Записи коллекции
━━━━━━━━━━━━━━━━

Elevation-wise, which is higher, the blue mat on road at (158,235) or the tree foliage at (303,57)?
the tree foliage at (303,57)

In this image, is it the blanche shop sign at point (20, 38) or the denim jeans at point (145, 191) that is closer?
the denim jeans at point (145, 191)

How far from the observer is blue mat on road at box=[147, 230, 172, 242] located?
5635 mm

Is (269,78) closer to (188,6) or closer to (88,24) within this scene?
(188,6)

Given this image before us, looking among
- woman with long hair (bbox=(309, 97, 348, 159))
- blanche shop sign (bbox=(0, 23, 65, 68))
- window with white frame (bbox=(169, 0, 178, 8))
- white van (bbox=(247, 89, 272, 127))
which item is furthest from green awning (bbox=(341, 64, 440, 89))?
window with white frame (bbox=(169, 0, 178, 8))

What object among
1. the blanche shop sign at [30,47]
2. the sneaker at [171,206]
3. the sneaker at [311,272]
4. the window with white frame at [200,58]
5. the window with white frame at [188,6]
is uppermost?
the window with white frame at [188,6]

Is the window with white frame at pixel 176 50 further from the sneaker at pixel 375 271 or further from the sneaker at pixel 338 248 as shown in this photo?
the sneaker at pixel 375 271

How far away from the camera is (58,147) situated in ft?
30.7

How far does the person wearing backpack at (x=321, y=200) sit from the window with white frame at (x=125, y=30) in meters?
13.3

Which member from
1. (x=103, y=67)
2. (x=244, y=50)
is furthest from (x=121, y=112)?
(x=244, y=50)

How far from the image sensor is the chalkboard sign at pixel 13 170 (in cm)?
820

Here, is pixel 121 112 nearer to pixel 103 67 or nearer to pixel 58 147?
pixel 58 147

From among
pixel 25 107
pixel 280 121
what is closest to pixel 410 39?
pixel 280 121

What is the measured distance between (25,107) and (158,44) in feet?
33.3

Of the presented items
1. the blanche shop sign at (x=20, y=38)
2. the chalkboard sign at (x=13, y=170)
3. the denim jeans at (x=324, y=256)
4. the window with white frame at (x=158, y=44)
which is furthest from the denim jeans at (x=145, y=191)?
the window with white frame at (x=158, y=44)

━━━━━━━━━━━━━━━━

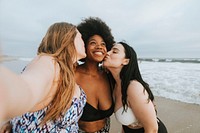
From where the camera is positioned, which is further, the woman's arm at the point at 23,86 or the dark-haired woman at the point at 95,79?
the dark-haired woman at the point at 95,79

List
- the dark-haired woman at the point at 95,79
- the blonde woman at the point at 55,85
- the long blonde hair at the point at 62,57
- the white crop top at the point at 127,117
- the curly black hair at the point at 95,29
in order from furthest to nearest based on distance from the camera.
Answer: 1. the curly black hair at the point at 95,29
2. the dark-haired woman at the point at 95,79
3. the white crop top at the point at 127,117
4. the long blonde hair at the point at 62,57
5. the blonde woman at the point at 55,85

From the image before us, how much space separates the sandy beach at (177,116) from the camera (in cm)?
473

━━━━━━━━━━━━━━━━

Условие задачи:
Найдите в приведенных выше данных все строки, где встречается слово «blue», и выпишите каждую из них целиком. Регистр букв имеет значение.

Письменный ответ:
Elevation-wise, which is higher, the blue mat on road at (158,235) or the tree foliage at (303,57)?
How far from the observer is blue mat on road at box=[147, 230, 172, 242] located?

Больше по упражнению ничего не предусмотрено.